We're All Wasting Away



Johnny P mourns the passing of the 'bigger player'

Johnny Pundit: broad scope
Johnny Pundit: broad scope
West Ham team talk, circa 1954
West Ham team talk, circa 1954
Pre-match preparation.
Pre-match preparation.
Funny old thing, Football. For instance, the diminishing presence of the fat player. Thing of the past, the twinkle-toed tubster. Long gone, the salad-dodging, twisty-turny winger.
Doughnuts
Our children are getting fatter while their role models are getting thinner: Mr Neil Ruddock was the last of a long line. Whilst they lost out on the odd offside decision — just one inch in the wrong place can go a long way, as I frequently remind Missus Pundit — well, at least they had the advantage of surprise.

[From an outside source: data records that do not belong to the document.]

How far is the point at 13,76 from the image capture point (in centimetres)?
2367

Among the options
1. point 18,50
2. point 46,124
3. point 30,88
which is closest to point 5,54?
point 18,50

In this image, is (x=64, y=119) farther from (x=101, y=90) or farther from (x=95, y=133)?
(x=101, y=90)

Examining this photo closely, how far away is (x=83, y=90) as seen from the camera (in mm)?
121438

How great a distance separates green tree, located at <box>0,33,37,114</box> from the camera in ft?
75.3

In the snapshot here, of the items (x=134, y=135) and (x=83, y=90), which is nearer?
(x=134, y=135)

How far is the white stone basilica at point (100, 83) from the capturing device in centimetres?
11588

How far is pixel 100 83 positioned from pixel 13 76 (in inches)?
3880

Tubby Timpkins was the best player 'of stature' that I played against. A centre forward usually described as 'bustling' — in the same way a Number 52 bus bustles through West End traffic — Tubby was decent, determined and dead at thirty. A heart attack took his legs away and he dropped face down like a pavement stone onto the Maine Road pitch while chasing a long ball. Many of us would argue you simply can't have too many doughnuts; Tubby proved otherwise. But he still bagged twenty goals a season.
Chips
Of course, nowadays footballers are glamorous, and fitness is vital. In my day, footballers were about as glamorous as irritable bowel syndrome. And fitness was a luxury most of us could ill afford: to keep up team spirit and so win matches, we were required to eat steak and chips together before every match, and go drinking till late until afterwards. It was a difficult routine, but it proved effective — at least until we played foreigners. They cheated by going on diets, and training. Funny old things, foreigners.
Jelly
So farewell then, the wobble-bottomed wizard. Farewell, the genius with jowls that wobble like jelly. Who ate all the pies? Nobody at all.